Questions on scene geometry:

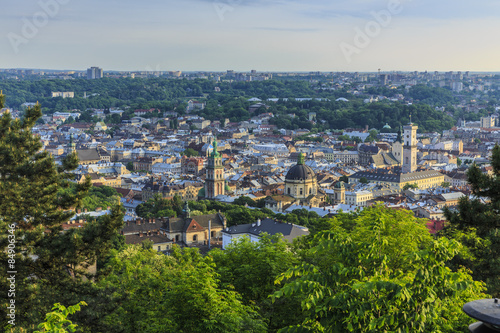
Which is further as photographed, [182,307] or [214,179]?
[214,179]

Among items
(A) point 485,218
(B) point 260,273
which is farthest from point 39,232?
(A) point 485,218

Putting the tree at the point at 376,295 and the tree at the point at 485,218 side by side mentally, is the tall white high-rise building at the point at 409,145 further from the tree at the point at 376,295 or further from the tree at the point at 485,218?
the tree at the point at 376,295

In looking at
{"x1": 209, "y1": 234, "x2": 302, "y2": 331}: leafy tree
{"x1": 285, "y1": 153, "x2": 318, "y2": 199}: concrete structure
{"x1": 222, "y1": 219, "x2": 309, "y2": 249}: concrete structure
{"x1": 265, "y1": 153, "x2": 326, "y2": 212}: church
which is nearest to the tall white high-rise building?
{"x1": 265, "y1": 153, "x2": 326, "y2": 212}: church

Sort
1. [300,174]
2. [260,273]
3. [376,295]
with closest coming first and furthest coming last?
[376,295] < [260,273] < [300,174]

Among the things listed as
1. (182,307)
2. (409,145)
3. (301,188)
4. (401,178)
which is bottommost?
(401,178)

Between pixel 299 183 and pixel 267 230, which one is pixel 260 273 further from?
pixel 299 183

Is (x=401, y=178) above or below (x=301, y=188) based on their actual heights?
below

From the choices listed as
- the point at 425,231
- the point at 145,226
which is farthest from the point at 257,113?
the point at 425,231

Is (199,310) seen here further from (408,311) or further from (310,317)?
(408,311)

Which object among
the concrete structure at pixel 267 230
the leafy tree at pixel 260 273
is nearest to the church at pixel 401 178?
the concrete structure at pixel 267 230
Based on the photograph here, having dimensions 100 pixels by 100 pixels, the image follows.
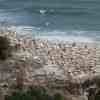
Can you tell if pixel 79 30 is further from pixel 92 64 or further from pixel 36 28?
pixel 92 64

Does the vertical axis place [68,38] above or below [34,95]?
above

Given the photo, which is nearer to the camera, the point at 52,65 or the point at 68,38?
the point at 52,65

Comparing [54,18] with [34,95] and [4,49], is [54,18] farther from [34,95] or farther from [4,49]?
[34,95]

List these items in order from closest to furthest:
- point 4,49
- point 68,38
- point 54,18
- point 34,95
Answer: point 34,95
point 4,49
point 68,38
point 54,18

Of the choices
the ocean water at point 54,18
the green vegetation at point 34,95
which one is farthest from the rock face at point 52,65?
the ocean water at point 54,18

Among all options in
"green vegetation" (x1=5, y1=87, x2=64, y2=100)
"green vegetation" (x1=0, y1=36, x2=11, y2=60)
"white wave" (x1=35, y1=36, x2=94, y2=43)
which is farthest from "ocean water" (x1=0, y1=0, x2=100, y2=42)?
"green vegetation" (x1=5, y1=87, x2=64, y2=100)

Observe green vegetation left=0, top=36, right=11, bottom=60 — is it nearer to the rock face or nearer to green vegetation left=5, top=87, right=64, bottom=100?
the rock face

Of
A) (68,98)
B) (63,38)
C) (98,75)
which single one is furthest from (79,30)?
(68,98)

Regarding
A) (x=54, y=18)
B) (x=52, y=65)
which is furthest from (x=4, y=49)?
(x=54, y=18)
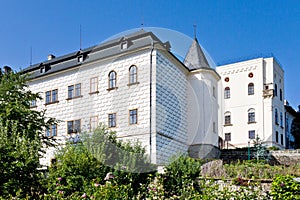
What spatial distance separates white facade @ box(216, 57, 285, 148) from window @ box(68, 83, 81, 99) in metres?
16.4

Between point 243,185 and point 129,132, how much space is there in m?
11.1

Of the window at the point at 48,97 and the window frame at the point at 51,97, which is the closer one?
the window frame at the point at 51,97

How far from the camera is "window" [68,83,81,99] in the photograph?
22484 mm

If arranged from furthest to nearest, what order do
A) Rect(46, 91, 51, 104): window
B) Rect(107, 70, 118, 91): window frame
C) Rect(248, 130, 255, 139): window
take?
Rect(248, 130, 255, 139): window, Rect(46, 91, 51, 104): window, Rect(107, 70, 118, 91): window frame

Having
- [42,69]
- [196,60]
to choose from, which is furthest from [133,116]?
[42,69]

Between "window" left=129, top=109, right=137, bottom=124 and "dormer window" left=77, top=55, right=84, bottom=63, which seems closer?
"window" left=129, top=109, right=137, bottom=124

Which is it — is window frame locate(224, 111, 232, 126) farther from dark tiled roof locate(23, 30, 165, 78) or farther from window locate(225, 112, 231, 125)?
dark tiled roof locate(23, 30, 165, 78)

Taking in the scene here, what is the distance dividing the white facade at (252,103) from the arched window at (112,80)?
16520 millimetres

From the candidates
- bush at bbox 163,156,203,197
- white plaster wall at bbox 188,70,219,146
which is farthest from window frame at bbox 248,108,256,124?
bush at bbox 163,156,203,197

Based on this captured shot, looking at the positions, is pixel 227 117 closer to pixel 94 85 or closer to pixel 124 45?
pixel 124 45

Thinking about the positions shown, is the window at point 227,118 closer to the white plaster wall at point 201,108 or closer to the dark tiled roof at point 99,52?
the white plaster wall at point 201,108

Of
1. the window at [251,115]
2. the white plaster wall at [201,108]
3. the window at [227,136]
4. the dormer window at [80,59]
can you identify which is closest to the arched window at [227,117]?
the window at [227,136]

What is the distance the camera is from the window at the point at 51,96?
2388 centimetres

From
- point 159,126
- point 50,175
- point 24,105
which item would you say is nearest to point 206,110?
point 159,126
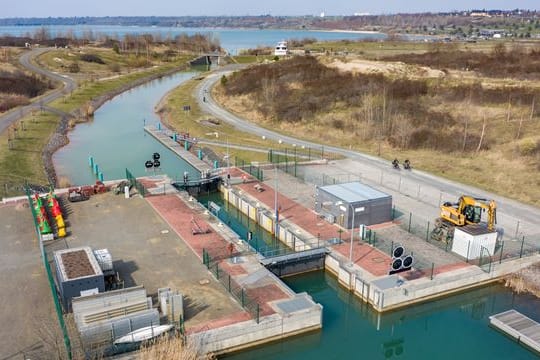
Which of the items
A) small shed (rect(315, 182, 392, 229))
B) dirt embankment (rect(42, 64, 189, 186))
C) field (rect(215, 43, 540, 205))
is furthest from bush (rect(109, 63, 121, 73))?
small shed (rect(315, 182, 392, 229))

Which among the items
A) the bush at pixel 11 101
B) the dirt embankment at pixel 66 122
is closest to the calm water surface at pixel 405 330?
the dirt embankment at pixel 66 122

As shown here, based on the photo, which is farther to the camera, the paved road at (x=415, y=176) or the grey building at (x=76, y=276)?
the paved road at (x=415, y=176)

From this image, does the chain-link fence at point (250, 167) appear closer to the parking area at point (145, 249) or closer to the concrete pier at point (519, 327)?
the parking area at point (145, 249)

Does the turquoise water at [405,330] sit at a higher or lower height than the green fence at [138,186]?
lower

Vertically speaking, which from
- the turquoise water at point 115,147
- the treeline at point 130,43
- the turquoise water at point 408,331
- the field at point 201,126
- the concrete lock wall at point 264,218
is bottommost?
the turquoise water at point 408,331

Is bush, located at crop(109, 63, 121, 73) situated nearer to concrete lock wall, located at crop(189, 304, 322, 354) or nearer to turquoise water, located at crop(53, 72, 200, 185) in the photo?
turquoise water, located at crop(53, 72, 200, 185)

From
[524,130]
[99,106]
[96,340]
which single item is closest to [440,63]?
[524,130]

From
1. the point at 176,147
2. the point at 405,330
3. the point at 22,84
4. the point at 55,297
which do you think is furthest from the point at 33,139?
the point at 405,330
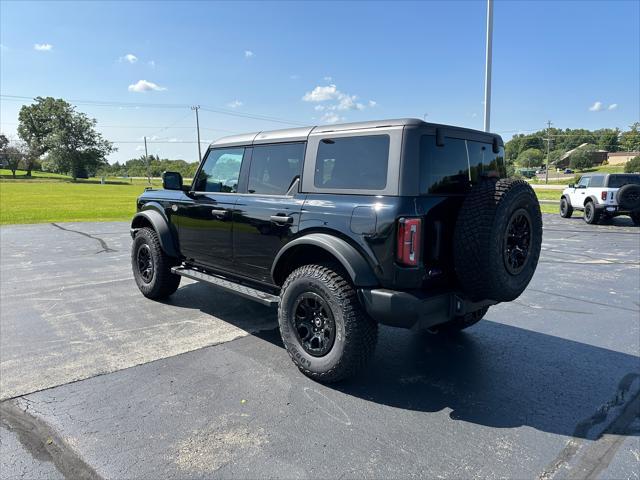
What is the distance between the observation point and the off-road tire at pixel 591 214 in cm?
1470

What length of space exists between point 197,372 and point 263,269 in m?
1.05

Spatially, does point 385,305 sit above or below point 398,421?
above

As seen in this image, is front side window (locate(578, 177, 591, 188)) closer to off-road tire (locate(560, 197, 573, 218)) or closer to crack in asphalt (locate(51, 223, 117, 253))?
off-road tire (locate(560, 197, 573, 218))

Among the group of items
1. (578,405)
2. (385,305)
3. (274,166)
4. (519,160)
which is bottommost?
(578,405)

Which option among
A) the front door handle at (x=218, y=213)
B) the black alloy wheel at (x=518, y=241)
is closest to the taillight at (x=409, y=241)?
the black alloy wheel at (x=518, y=241)

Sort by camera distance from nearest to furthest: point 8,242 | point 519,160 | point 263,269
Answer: point 263,269
point 8,242
point 519,160

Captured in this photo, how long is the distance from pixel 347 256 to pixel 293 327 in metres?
0.83

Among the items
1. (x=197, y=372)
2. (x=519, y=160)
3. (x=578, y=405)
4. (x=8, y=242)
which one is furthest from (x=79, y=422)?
(x=519, y=160)

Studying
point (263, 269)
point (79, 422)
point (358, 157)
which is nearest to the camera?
Result: point (79, 422)

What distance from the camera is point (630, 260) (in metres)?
8.40

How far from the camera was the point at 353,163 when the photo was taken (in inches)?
130

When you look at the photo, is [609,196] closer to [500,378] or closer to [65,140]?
[500,378]

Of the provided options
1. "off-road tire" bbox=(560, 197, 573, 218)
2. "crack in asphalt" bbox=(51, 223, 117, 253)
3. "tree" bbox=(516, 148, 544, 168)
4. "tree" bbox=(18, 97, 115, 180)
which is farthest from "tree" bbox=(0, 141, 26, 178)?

DIRECTIVE =>
Write out the records word for word, starting with the line that contains "Does the turquoise" and going on through the line that contains "Result: point (79, 422)", both of those lines included. Leave the pictures out.

ANSWER FOR THIS EXERCISE =>
Does the turquoise water at [405,330] sit at a higher or lower height than the green fence at [138,186]?
lower

Vertically speaking, which from
- the turquoise water at point 115,147
- the treeline at point 130,43
- the turquoise water at point 408,331
- the field at point 201,126
- the concrete lock wall at point 264,218
is bottommost?
the turquoise water at point 408,331

Is bush, located at crop(109, 63, 121, 73) situated nearer to concrete lock wall, located at crop(189, 304, 322, 354) or nearer to turquoise water, located at crop(53, 72, 200, 185) in the photo?
turquoise water, located at crop(53, 72, 200, 185)

From
[524,130]
[99,106]
[96,340]
which single item is closest to [440,63]?
[524,130]

From
1. the point at 176,147
2. the point at 405,330
3. the point at 22,84
4. the point at 55,297
which do you think is furthest from the point at 33,139?
the point at 405,330
What is the distance between the observation point and the off-road tire at pixel 591 214 in cm?
1470

What length of space exists between point 197,372 and point 263,269 in m?
1.05

Spatially, does point 385,305 sit above or below point 398,421?
above

As seen in this image, is front side window (locate(578, 177, 591, 188)) closer to off-road tire (locate(560, 197, 573, 218)) or closer to crack in asphalt (locate(51, 223, 117, 253))?
off-road tire (locate(560, 197, 573, 218))

Among the group of items
1. (578,405)
2. (385,305)
3. (274,166)
4. (519,160)
which is bottommost?
(578,405)

Which option among
A) the front door handle at (x=218, y=213)
B) the black alloy wheel at (x=518, y=241)
is closest to the taillight at (x=409, y=241)?
the black alloy wheel at (x=518, y=241)

Sort by camera distance from nearest to furthest: point 8,242 | point 519,160 | point 263,269
Answer: point 263,269
point 8,242
point 519,160

Captured in this photo, how long is the distance from pixel 347 256 to pixel 293 327 in metres?
0.83

Among the items
1. (x=197, y=372)
2. (x=519, y=160)
3. (x=578, y=405)
4. (x=8, y=242)
which one is furthest from (x=79, y=422)?
(x=519, y=160)

Studying
point (263, 269)
point (79, 422)
point (358, 157)
which is nearest to the camera?
Result: point (79, 422)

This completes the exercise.